ИСХОДНЫЙ ТЕКСТ:
Перейти к содержанию

Молочай

Материал из Викицитатника
(перенаправлено с «Молочаи»)
Молочай трёхгранный (Канары)

Молоча́й,[комм. 1] эуфо́рбия или эвфо́рбия (лат. Euphórbia) — крайне разнообразные по внешнему виду и жизненным формам растения из рода Эуфорбия семейства молоча́йных (лат. Euphorbiaceae), в котором насчитывается от пятисот до тысячи (по разным данным) видов, удивительным образом не похожих друг на друга. Так же широко молочаи и распространены. Например, только на территории России и соседних стран произрастает около 160 видов. Молочаи могут быть как однолетними, так и многолетними растениями, они выглядят как травы, кустарники, шаровидные суккуленты или мощные деревья. И всё-таки самым известным из молочаев остаётся африканская эуфорбия, громадный канделябр, похожий на кактус, часто образующий пустынный пейзаж.

Многие молочаи широко распространены как неприхотливые комнатные растения, например: молочай прекрасный или красивейший. У большинства видов эуфорбий, как явствует из названия, — млечный сок, густой, быстро загустевающий, часто — ядовитый.

ВЫДЕРЖКИ ИЗ СТРОК:
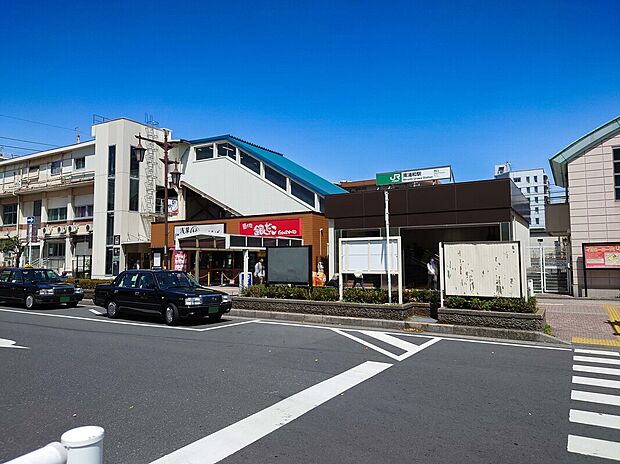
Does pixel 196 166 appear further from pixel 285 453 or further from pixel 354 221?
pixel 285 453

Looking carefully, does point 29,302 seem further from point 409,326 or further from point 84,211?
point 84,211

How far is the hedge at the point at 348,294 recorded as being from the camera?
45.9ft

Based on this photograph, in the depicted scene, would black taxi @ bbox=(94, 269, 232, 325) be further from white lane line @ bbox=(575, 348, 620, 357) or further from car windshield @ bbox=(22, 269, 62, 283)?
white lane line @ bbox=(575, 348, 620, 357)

==

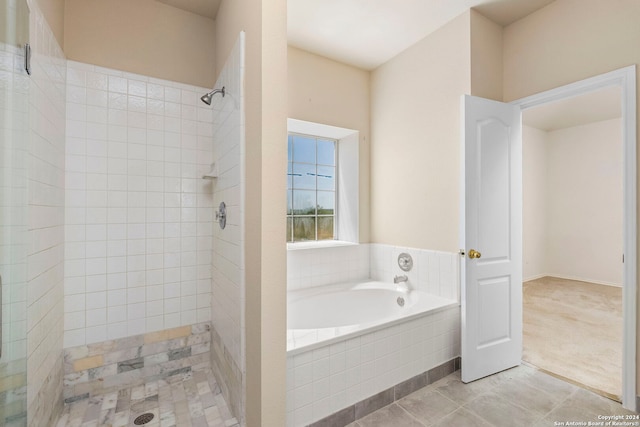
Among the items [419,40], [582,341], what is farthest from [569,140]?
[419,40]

...

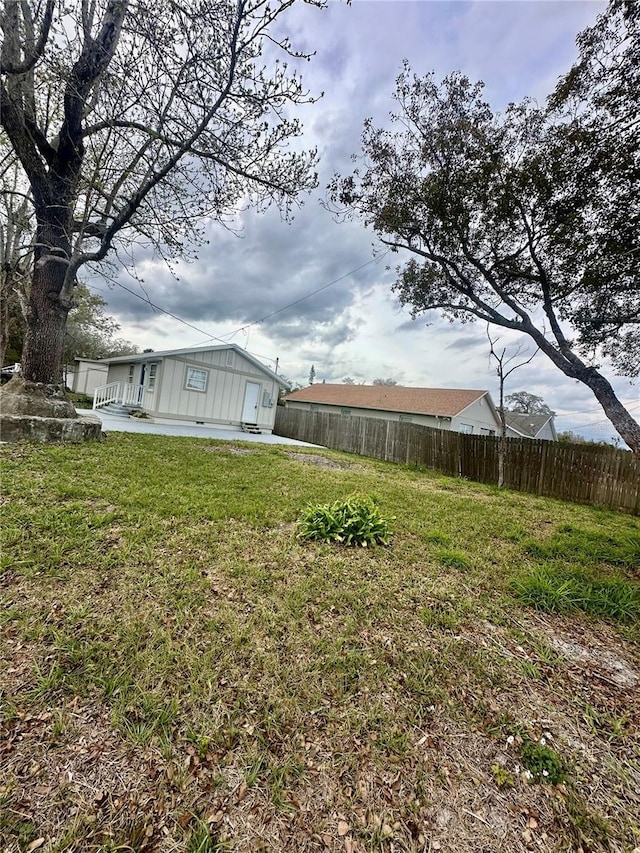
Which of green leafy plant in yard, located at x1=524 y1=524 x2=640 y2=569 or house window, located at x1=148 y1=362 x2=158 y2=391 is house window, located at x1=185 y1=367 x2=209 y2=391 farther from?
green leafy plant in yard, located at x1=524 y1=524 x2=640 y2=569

РАБОЧЕЕ ЗАДАНИЕ A: Перечислите все жизненные формы, в виде которых, согласно тексту о молочае, могут выглядеть эти растения.
РАБОЧЕЕ ЗАДАНИЕ B: Сколько видов молочая, согласно тексту о молочае, произрастает на территории России и соседних стран?
РАБОЧЕЕ ЗАДАНИЕ C: Продолжите текст о молочае, начиная сразу после его последнего предложения.

РЕЗУЛЬТАТ ВЫПОЛНЕНИЯ A: Травы, кустарники, шаровидные суккуленты, мощные деревья.

РЕЗУЛЬТАТ ВЫПОЛНЕНИЯ B: Около 160 видов.

РЕЗУЛЬТАТ ВЫПОЛНЕНИЯ C:
Молочай в научно-популярной литературе и публицистике

[править]
  •  

Шёлк, как он объяснил мне, приготовлялся из внутренностей какого-то земляного червя. Этого червя заботливо откармливали шелковицей — плодом, похожим на арбуз, и потом, откормив, давили на мельнице. Получавшаяся таким образом масса в своём первоначальном виде называлась папирусом и подвергалась ряду обработок, пока, наконец, не превратилась в «шёлк». Странно сказать, что он когда-то очень ценился как материал для дамских нарядов! Из него же обыкновенно делались и воздушные шары. Впоследствии был найден, по-видимому, лучший материал в пухе, окружающем семенные коробочки растения, обыкновенно называемого ботаниками эфорбией, а в то время молочаем. Последний вид шёлка называли за его чрезвычайную прочность букингемом. Перед употреблением его обыкновенно просмаливали раствором каучуковой смолы, веществом, по-видимому, похожим на всеобщую употребляемую в наше время гуттаперчу.

  Эдгар По, «Письма с воздушного корабля «Жаворонок»», 1849
  •  

Деревни туземцев расположены довольно удобно, большей частью у источника или ключа, и почти всегда обсажены густыми, тенистыми деревьями. Каждая из них непременно окружена густою живою изгородью из ядовитых молочайных растений, сквозь которые туземец высматривает своих неприятелей и пускает свои намазанные ядом стрелы; между тем как неприятель ничего не может видеть и никак не может проникнуть в этот живой забор, потому что из сломанных ветвей тотчас течёт ядовитый сок, и капля, упавшая на глаза, может навсегда лишить зрения.

  — «Последние известия от Ливингстона», 1861
  •  

А ест совсем мало, как овца. Он <верблюд> сена хорошего не любит, а что ни есть негодная трава, ни Богу, ни человеку, а только в печь, да и то не способна — ту он, сволочь, и кушает. Так и называется верблюдник, сено верблюжье. Он теперь на хорошей степи пасться не станет, а увидит его (курай-то), хоть за полверсты попрет к нему. Вот тоже молочай — что как сорвёшь, молоко тебе брызжет — это он тоже кушает, каторжный. Так Бога зародил: какая вещь какому созданию. Ты природа, а я опять природа; так и верблюд. Он его рубает-рубает, как машиной обработает. Он с его здоров, стало быть, ему пользительно.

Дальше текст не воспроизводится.